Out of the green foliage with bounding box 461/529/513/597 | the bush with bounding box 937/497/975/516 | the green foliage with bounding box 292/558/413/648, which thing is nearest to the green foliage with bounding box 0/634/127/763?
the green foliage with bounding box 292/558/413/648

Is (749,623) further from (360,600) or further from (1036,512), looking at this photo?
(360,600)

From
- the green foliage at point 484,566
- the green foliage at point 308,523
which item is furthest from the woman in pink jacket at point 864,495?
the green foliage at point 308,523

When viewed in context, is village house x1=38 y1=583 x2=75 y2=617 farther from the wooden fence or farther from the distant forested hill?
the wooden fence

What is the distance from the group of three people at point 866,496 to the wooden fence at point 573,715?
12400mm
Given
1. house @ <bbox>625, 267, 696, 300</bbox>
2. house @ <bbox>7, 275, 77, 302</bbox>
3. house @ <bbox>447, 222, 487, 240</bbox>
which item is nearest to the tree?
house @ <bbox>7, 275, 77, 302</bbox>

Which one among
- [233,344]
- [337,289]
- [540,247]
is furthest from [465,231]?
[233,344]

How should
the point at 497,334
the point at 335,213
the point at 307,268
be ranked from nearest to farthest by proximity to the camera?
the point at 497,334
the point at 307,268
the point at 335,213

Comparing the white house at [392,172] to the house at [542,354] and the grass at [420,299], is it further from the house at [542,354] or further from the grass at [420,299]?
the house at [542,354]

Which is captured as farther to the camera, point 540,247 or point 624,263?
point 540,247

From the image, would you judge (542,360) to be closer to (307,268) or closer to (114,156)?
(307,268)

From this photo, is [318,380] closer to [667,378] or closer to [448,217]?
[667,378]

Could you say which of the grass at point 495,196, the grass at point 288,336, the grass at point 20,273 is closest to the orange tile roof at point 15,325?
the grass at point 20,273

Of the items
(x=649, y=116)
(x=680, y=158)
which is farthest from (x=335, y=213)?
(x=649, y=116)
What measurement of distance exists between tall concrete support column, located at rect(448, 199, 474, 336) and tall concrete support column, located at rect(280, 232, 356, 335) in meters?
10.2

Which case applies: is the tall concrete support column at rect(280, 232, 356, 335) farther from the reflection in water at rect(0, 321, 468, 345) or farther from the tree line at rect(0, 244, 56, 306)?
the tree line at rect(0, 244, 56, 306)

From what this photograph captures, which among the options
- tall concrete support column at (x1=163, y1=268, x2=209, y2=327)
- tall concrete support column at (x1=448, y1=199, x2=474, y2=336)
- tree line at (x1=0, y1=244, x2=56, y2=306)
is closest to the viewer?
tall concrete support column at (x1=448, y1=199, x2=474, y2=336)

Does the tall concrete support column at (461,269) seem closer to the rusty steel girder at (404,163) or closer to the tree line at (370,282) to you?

REQUIREMENTS: Extract exactly the lines between the line containing "Which is captured" and the end of the data, including both.

SOLUTION TO THIS PROBLEM:
Which is captured as farther to the camera, point 540,247 or point 624,263?
point 540,247

From the image, would you judge (542,360) to be closer to (307,268) or closer to (114,156)?
(307,268)

From this photo, is [318,380] closer to [667,378] or closer to [448,217]?
[667,378]

Could you say which of the grass at point 495,196, the grass at point 288,336, the grass at point 20,273 is closest to the orange tile roof at point 15,325?
the grass at point 20,273

Of the items
(x=649, y=116)
(x=680, y=158)
which is farthest from (x=335, y=213)?
(x=649, y=116)
What measurement of distance exists between tall concrete support column, located at rect(448, 199, 474, 336) and tall concrete support column, located at rect(280, 232, 356, 335) in meters?
10.2

Which case applies: is the tall concrete support column at rect(280, 232, 356, 335) farther from the reflection in water at rect(0, 321, 468, 345) or farther from the tree line at rect(0, 244, 56, 306)?
the tree line at rect(0, 244, 56, 306)

From what this photograph captures, which among the options
- tall concrete support column at (x1=163, y1=268, x2=209, y2=327)
- tall concrete support column at (x1=448, y1=199, x2=474, y2=336)
- tree line at (x1=0, y1=244, x2=56, y2=306)
is closest to the viewer?
tall concrete support column at (x1=448, y1=199, x2=474, y2=336)

Does the tall concrete support column at (461,269) seem closer to the rusty steel girder at (404,163) or closer to the tree line at (370,282) to you?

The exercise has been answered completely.